Trial Vendor Senior Manager - Global Clinical Operations

Salary Range:

£49,140.00 - £91,260.00

 

Job Description Summary

#LI-Hybrid

Location: Westworks, London, UK
We are unable offer relocation for this position. Please only apply of this location is accessible for you.

This is a hybrid position with an expectation of 12 days a month onsite working from our Westworks, White City, London offices.

When we put our heads together, we can do brilliant work. And when we do brilliant work, we can achieve remarkable things for patients as we positively transform healthcare. Our Trial Vendor Senior Managers have direct impact on the success of our clinical trials and the management of our critical vendors.

 

Job Description

As a core member of the Clinical Trial Team (CTT), the Trial Vendor Manager (TVM) serves as the CTT vendor sub-team lead, independently managing all vendor-related aspects of global clinical trials to deliver study outcomes in accordance with schedule, budget, quality, compliance, and performance standards. The TVM is accountable for vendor service delivery at the study level and collaborates closely with the Vendor Start-up Manager (VSM) for selected services, including central labs, eCOA/ePRO, IRT, cardiac and respiratory diagnostics, patient recruitment and retention (PR&R), and imaging reading. During study start-up, the TVM leverages technical and study start-up expertise to help ensure timely study initiation.

You will proactively manage vendor-related risks and potential issues and implement global vendor strategy.

Key Responsibilities:

• Act as the single point of contact for vendor service delivery at the study level, partnering with vendors and cross-functional teams within the Clinical Trial Team (CTT) 

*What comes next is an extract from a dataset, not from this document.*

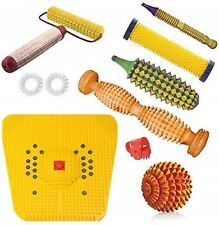 Acs Wooden Foot Roller Acupressure Mat Magnetic Stress Kit 8 Pcs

• Provide end-to-end oversight of vendor deliverables, ensuring alignment with study timelines, scope, and quality expectations for vendors including (but not limited to) eCOA, central labs, IRT, cardiac, PR&R 

• Review vendor-related protocol sections during protocol development. Work with the Vendor Start-up Manager to ensure that the protocol is appropriately represented in the vendor specifications 

• Oversee vendor financials, including budget tracking, invoice reconciliation, and PO management and close-out 

• In collaboration with vendors, study start up leads and vendor start up managers, ensure that all key vendor deliverables and documentation are in place to support submission during study start-up 

• Lead UAT activities for vendor systems (e.g., eCOA, IRT), and contribute to vendor system validation 

• Drive site activation from a vendor perspective, compile vendor related central documents, and address risks/issues during site activation and throughout the life-cycle of a site 

• Manage vendor performance, risks, and issue resolution, driving mitigation plans in collaboration with vendors and study teams 

Essential Requirements:

• Bachelor’s degree in Life Sciences or equivalent; advanced degree preferred.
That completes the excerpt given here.